Exercise brief. Copy out each line of the material in which the word "trap" can be found.

Records for the task.
◆ ◆ ◆
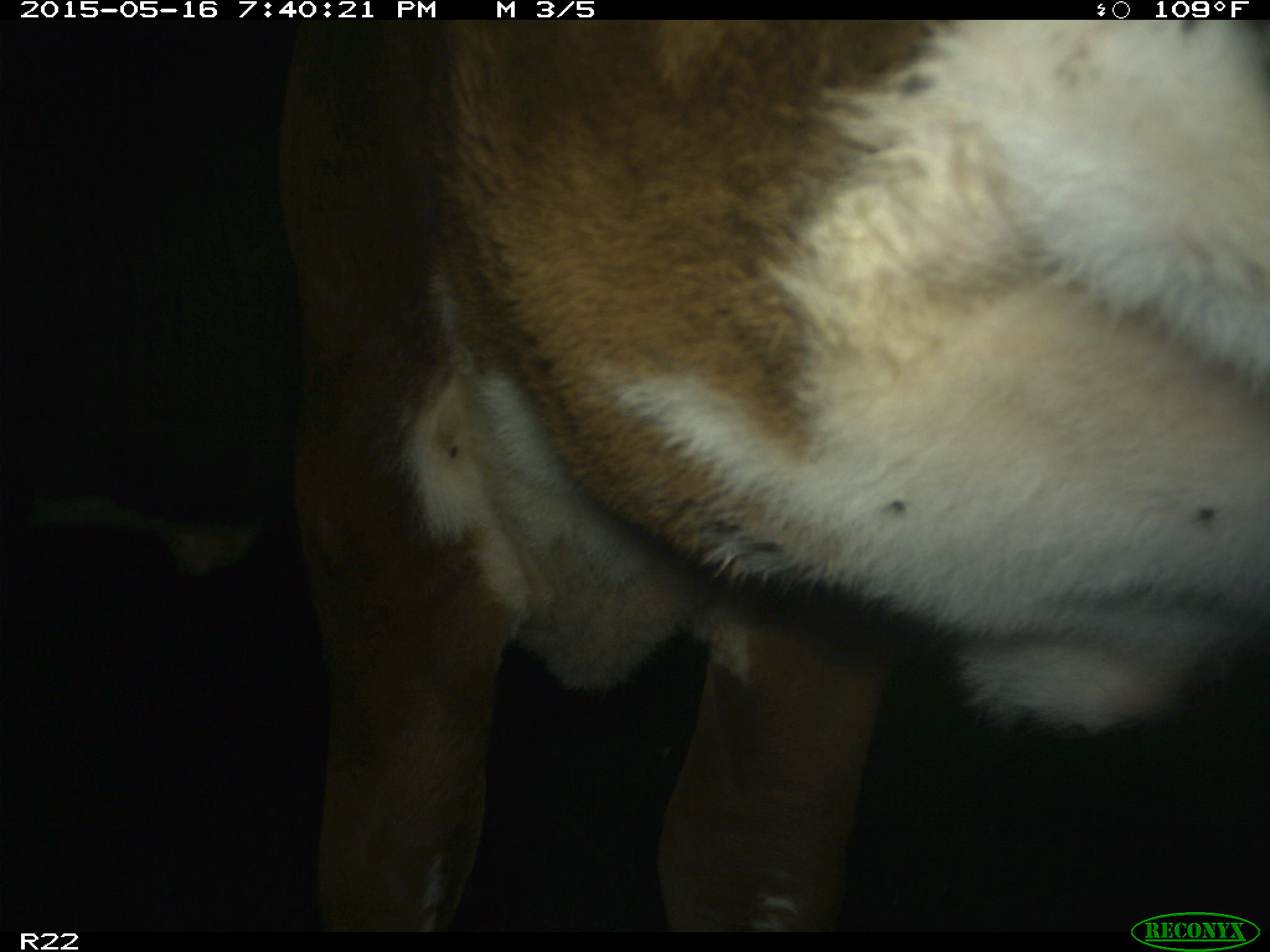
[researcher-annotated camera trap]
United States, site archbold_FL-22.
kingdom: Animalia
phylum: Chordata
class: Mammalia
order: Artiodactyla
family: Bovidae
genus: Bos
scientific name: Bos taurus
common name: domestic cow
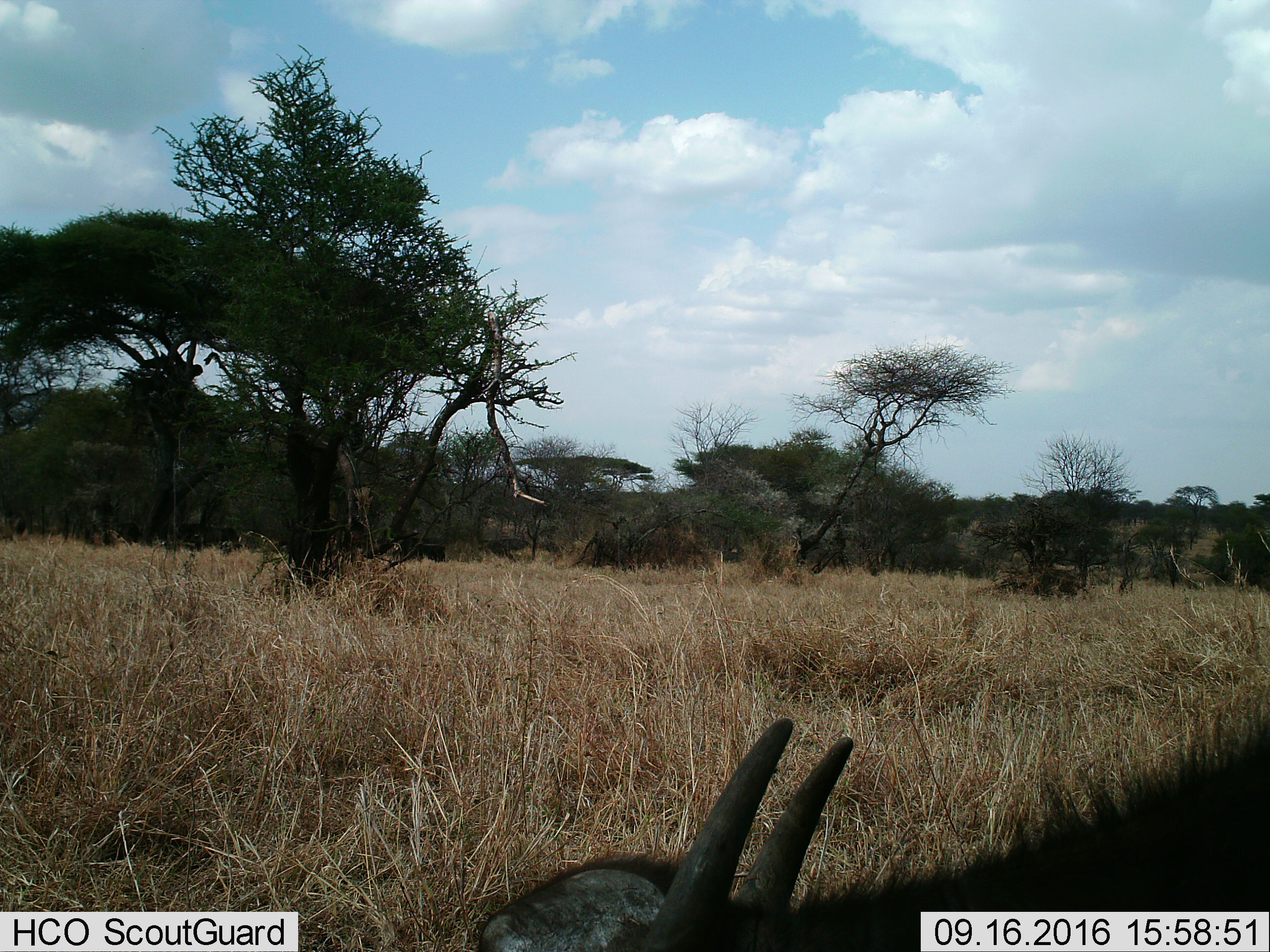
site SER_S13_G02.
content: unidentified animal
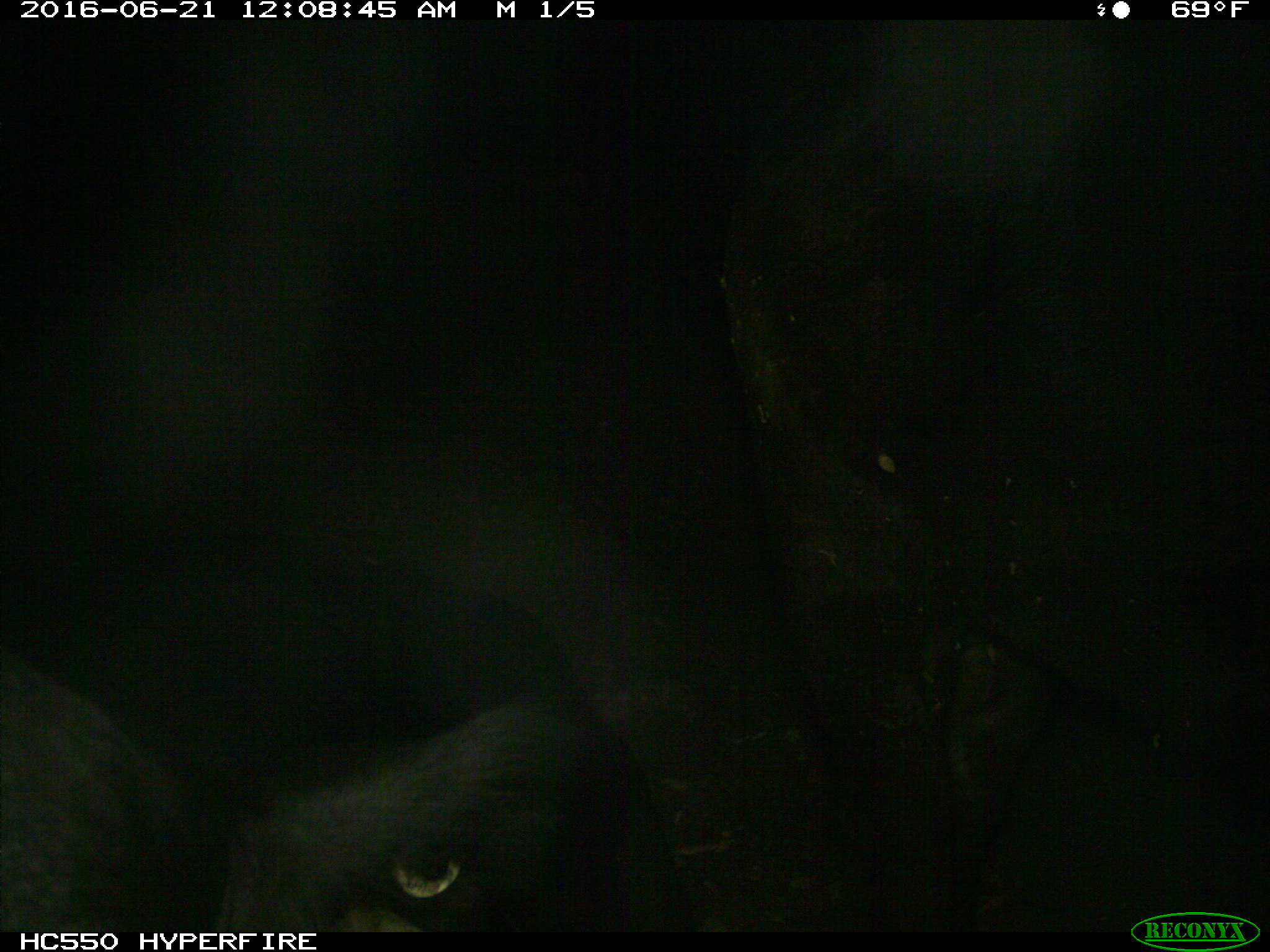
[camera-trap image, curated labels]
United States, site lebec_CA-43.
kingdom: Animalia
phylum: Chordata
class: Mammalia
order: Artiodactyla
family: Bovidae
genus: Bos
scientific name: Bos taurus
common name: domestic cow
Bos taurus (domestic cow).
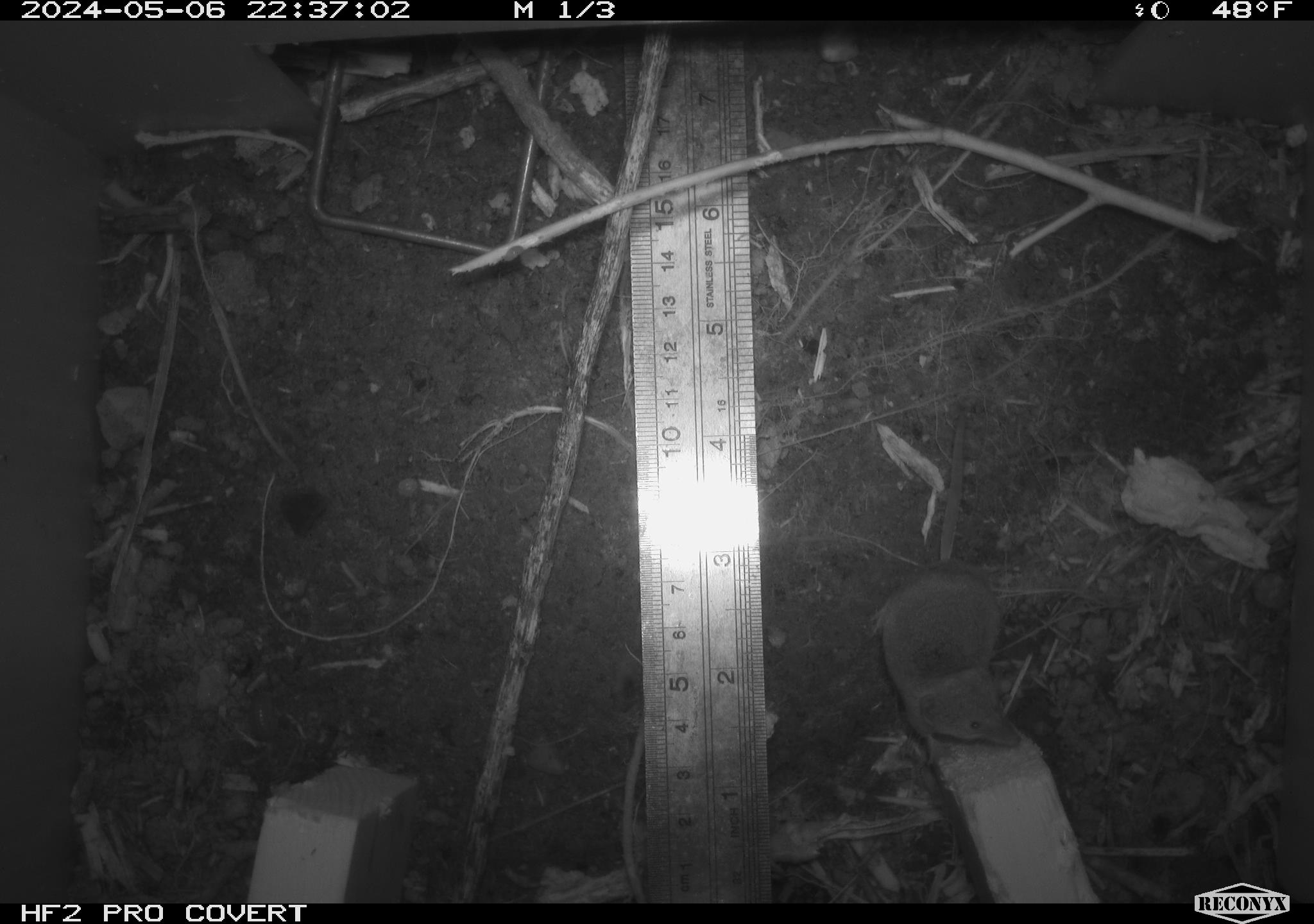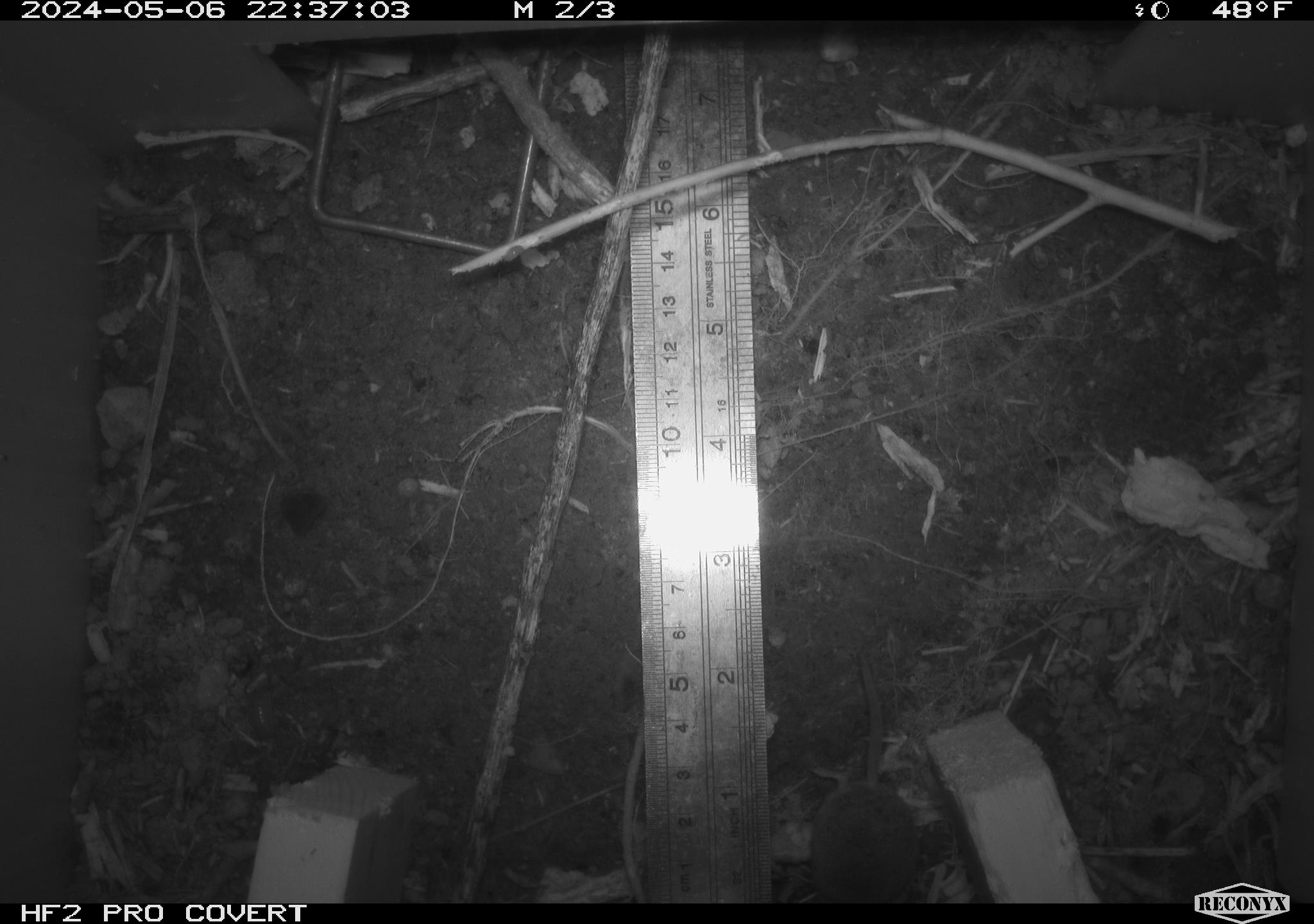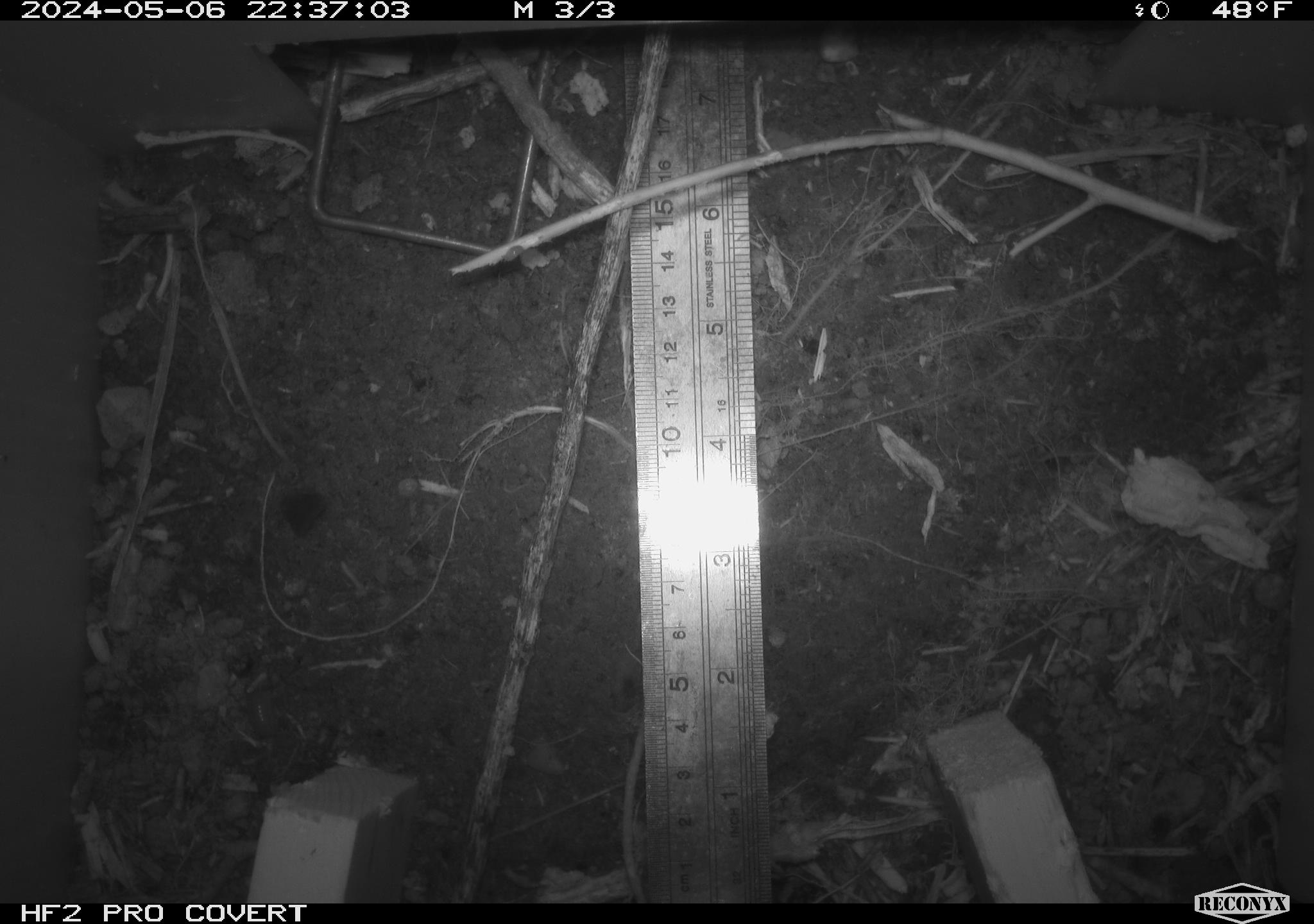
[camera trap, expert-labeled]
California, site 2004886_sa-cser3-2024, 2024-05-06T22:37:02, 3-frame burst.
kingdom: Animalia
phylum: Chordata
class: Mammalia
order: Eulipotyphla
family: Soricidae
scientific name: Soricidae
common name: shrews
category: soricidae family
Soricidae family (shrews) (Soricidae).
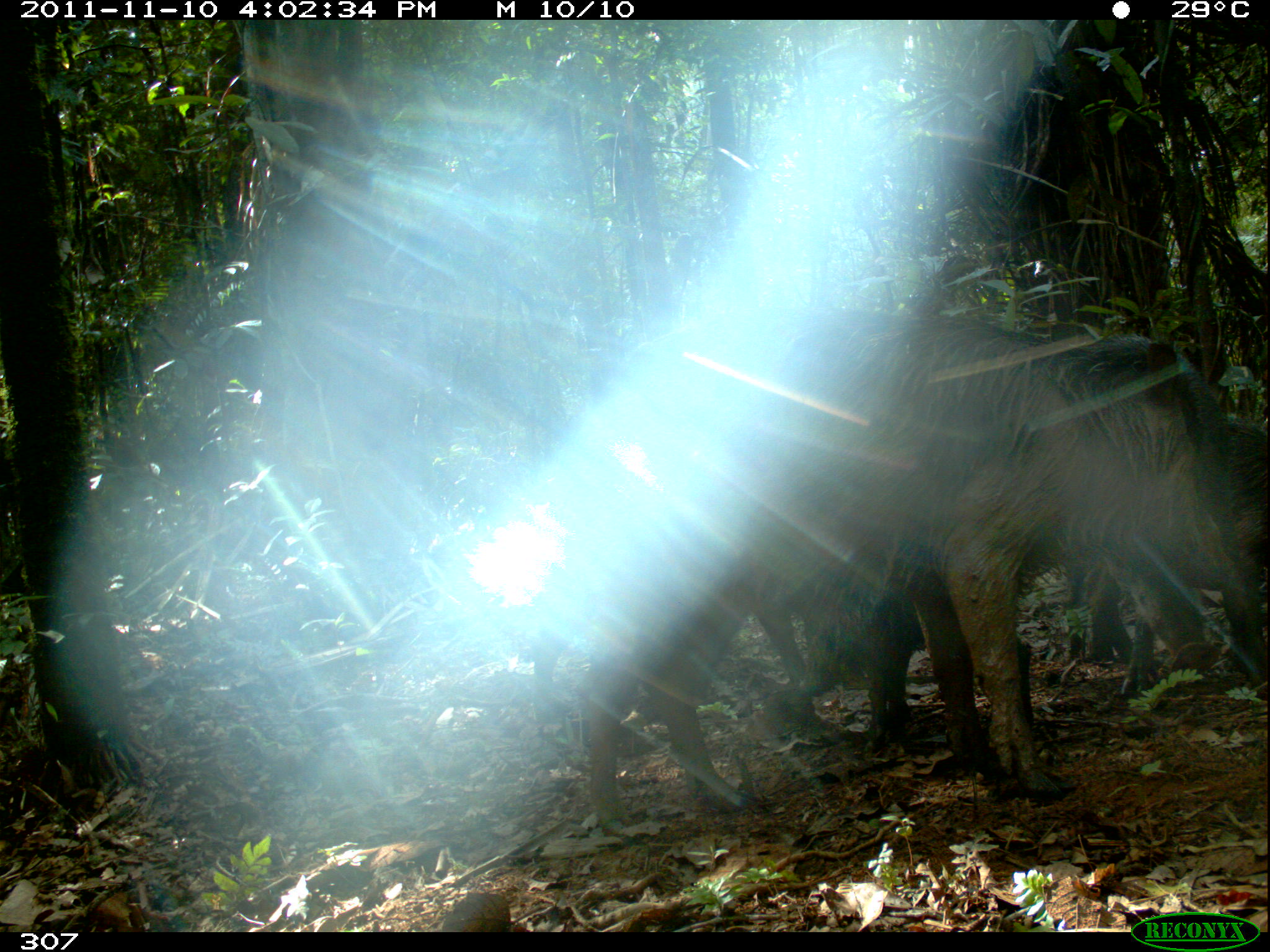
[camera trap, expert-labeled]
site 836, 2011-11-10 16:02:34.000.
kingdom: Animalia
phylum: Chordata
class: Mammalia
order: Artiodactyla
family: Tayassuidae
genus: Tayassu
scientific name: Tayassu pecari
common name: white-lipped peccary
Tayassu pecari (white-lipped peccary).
◆ ◆ ◆
Output for this exercise.
[researcher-annotated camera trap]
[camera-trap image, curated labels]
[camera trap, expert-labeled]
[camera trap, expert-labeled]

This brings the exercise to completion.